ESTRATTO DEL DOCUMENTO
▶

Recensione: Black Panther - Wakanda Forever

Salve, specchietti!

Oggi sono qui per parlarvi dell’ultimo film della fase 4 del Marvel Cinematic Universe (prima dello speciale di Natale che esce questa settimana). Sto parlando di Black Panther: Wakanda Forever. Munitevi di fazzoletti, perché oggi sarà dura.

Nel film di Marvel Studios “Black Panther: Wakanda Forever”, la regina Ramonda (Angela Bassett), Shuri (Letitia Wright), M’Baku (Winston Duke), Okoye (Danai Gurira)e le Dora Milaje (tra cui Florence Kasumba), combattono per proteggere la loro nazione dalle ingerenze delle potenze mondiali dopo la morte di re T’Challa. Mentre gli abitanti del Wakanda lottano per passare alla fase successiva, gli eroi fare fronte comune con la War Dog Nakia (Lupita Nyong’o) ed Everett Ross (Martin Freeman) per dare un nuovo assetto al regno. Oltre all’esordio di Tenoch Huerta nel ruolo di Namor, re di una nazione sottomarina segreta, il film vede la partecipazione di Dominique Thorne, Michaela Coel, Mabel Cadena e Alex Livanalli.

Black Panther: Wakanda Forever è un viaggio, è un saluto, è un manuale su come affrontare il dolore e, allo stesso tempo, su come non farlo. È una fotografia dell’animo umano nel momento più buio della sua esistenza.

◀

ESTRATTO DEL DATASET
▶

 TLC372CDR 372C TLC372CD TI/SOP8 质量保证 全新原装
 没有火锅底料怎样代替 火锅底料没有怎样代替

◀

ATTIVITÀ RICHIESTE
**a.** Riproduci la recensione da "Nel film di" fino a "e Alex Livanalli." compreso.
**b.** Indica se queste affermazioni concordano con la recensione, rispondendo sì o no e citando alla lettera le parole decisive: (i) il film è l'ultimo della fase 4 prima dello speciale di Natale; (ii) Namor è interpretato da Martin Freeman; (iii) Nakia è interpretata da Lupita Nyong'o.
**c.** Per favore, scrivi il seguito della recensione di Black Panther: Wakanda Forever a partire dalla sua ultima frase.
Le righe sono materiale a sé stante, distinto dalla recensione.

SOLUZIONI DEGLI ESERCIZI
**a.**
Nel film di Marvel Studios “Black Panther: Wakanda Forever”, la regina Ramonda (Angela Bassett), Shuri (Letitia Wright), M’Baku (Winston Duke), Okoye (Danai Gurira)e le Dora Milaje (tra cui Florence Kasumba), combattono per proteggere la loro nazione dalle ingerenze delle potenze mondiali dopo la morte di re T’Challa. Mentre gli abitanti del Wakanda lottano per passare alla fase successiva, gli eroi fare fronte comune con la War Dog Nakia (Lupita Nyong’o) ed Everett Ross (Martin Freeman) per dare un nuovo assetto al regno. Oltre all’esordio di Tenoch Huerta nel ruolo di Namor, re di una nazione sottomarina segreta, il film vede la partecipazione di Dominique Thorne, Michaela Coel, Mabel Cadena e Alex Livanalli.

**b.**
(i) Sì: "l’ultimo film della fase 4 del Marvel Cinematic Universe (prima dello speciale di Natale che esce questa settimana)".
(ii) No: "Tenoch Huerta nel ruolo di Namor".
(iii) Sì: "la War Dog Nakia (Lupita Nyong’o)".

**c.**
È inutile dire che l’intera pellicola sia stata pensata per avere Chadwick Boseman come suo protagonista e che, a causa della prematura scomparsa di quest’ultimo, i Marvel Studios abbiano dovuto correre ai ripari e modificare la trama per riadattarla sugli altri personaggi. Tuttavia, come la stessa regina Ramonda ricorda sodi, “T’Challa – e, quindi, anche Chadwick – è morto, ma non se n'è mai andato davvero”. Ogni singolo frame del film è impresso dell’animo di Chadwick che, come sa bene chi segue anche i retroscena del Marvel Cinematic Universe, poco si discostava dal suo personaggio. Chadwick era, ed è ancora, per i fan, ma soprattutto per la comunità dei neri, re T’Challa. Le due figure sono tuttora indistinguibili.

Ecco, quindi, che la morte di T’Challa è specchio della morte di Chadwick stesso, il dolore espresso dai personaggi per la scomparsa del loro re, figlio, fratello, amante e amico è il medesimo dolore di ogni singolo membro del cast per la perdita del loro collega.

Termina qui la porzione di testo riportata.